All this anti-gay legislation popping up in Arizona, Uganda, and even Washington is troubling for its permission of discrimination, of course, but I'm also troubled by another facet that I haven't seen discussed much. When we talk about anti-gay legislation, what do we mean by 'gay'?
You see, if a government were to say specifically that it is all right to discriminate against 'gay' people, or 'homosexual' people, what exactly do they mean by that, and who gets to make the determination? If I don't consider myself to be 'gay', but a business owner does, can that business owner refuse to grant services to me on that basis? Whose call is it?
Eventually what this will require is for the government to develop a clear definition of 'gay', so that we can all know who is and who isn't.
Does the definition require one to have had some sort of intercourse with someone of the same sex? If so, would the government need to prove that? How would they do so?
Is it just 'gay' thoughts?
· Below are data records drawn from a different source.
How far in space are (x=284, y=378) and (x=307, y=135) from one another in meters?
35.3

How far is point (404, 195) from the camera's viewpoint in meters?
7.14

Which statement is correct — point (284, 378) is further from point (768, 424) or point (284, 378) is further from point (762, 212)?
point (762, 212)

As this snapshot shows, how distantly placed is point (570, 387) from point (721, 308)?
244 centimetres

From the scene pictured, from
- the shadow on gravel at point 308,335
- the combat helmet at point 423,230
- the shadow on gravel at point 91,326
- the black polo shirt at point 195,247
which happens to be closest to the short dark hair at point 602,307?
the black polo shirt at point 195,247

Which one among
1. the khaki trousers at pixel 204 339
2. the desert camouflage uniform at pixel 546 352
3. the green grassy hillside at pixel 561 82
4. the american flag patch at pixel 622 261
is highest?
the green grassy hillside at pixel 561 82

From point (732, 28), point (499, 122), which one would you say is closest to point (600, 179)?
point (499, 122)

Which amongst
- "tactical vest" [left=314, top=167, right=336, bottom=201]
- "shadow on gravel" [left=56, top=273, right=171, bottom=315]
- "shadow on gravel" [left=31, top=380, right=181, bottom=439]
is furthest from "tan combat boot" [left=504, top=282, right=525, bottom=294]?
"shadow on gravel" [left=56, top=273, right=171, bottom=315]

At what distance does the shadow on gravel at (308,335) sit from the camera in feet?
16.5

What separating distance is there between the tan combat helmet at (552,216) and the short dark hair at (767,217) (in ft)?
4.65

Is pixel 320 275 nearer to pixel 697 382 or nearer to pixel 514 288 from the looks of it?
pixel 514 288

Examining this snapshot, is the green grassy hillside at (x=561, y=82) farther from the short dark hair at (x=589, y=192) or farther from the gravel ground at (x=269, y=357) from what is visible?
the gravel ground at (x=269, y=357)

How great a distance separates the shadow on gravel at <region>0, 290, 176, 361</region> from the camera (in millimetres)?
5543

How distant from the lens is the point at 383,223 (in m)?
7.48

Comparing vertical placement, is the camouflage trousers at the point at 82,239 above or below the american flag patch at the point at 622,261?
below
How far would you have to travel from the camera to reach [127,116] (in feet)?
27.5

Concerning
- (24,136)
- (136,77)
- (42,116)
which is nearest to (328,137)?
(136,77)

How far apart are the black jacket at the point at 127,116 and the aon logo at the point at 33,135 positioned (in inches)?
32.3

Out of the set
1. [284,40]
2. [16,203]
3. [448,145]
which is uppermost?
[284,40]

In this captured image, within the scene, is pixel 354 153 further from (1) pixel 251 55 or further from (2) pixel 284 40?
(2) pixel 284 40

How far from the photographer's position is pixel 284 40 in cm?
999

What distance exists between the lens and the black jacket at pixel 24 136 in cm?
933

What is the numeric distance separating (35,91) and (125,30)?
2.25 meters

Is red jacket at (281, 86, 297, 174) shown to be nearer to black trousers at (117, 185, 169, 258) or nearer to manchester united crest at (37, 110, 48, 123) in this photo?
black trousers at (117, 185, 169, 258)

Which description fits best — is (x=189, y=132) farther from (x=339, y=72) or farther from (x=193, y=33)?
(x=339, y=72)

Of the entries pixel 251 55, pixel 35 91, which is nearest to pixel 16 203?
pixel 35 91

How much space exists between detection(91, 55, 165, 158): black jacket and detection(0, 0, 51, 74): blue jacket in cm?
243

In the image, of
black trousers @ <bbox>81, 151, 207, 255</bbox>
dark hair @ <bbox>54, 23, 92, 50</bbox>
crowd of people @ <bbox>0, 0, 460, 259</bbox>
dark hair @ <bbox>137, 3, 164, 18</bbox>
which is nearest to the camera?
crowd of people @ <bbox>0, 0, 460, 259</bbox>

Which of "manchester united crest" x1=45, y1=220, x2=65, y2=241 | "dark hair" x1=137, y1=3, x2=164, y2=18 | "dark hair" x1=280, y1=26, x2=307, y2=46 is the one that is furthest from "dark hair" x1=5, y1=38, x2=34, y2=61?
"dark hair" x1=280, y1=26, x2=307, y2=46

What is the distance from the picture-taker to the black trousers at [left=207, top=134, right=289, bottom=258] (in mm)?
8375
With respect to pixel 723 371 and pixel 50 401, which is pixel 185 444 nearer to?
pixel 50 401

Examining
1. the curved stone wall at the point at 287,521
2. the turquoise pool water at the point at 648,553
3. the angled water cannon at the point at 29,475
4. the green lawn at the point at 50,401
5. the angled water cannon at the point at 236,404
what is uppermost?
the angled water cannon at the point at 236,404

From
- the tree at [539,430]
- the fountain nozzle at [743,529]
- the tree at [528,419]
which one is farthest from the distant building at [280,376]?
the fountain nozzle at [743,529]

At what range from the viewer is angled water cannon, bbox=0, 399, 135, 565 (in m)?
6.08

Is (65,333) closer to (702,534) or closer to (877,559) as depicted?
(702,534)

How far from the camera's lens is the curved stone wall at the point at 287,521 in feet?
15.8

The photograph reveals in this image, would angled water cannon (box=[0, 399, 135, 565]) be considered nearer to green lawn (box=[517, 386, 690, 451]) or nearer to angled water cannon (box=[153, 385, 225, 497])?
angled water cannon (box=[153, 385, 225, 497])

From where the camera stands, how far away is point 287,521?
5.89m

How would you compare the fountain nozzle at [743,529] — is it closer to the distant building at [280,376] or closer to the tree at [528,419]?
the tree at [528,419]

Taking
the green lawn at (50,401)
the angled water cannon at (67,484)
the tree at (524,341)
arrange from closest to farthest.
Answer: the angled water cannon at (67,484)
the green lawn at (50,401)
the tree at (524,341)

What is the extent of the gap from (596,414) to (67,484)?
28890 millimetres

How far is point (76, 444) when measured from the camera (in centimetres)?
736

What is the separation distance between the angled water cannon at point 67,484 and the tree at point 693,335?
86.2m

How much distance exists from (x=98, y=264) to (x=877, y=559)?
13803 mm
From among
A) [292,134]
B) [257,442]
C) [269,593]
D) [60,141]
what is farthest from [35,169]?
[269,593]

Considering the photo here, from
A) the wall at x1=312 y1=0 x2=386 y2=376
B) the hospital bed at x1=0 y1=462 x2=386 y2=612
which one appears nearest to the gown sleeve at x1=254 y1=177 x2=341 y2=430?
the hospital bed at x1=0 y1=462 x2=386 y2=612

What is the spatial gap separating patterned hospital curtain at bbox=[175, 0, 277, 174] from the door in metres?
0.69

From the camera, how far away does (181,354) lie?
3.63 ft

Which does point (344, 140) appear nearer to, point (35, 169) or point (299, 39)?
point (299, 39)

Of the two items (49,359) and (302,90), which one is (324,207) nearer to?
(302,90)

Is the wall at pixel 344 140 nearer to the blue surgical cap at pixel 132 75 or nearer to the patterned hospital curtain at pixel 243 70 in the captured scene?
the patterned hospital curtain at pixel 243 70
Will there be chips installed in people's heads to moniitor these? Will our reactions to different pictures be monitored and catalogued? I'm not even being facetious; I actually do not understand how such an is-or-isn't determination could possibly be made.
Does the definition require someone to state in public that they are 'gay'? What if they take it back? What if it was a joke? Is there a form to be signed? An affidavit? An oath? A club? A box to be checked on our taxes? A certain patina that can be verified spectrophotometrically?
I just think it would be really quite astonishing to have legislation treat people differently because of personal things they may or may not do, or thoughts they may or may not have, which can't even be proven. Would the government issue a letter to be worn? A big sparkly "G"? Would that make it easier for everyone?
Again, none of this is in the least facetious. How people are to be officially defined as 'gay', and how we are to keep track of that for legislative purposes, is a question I simply do not have an answer for.
Maybe someone could help me with that?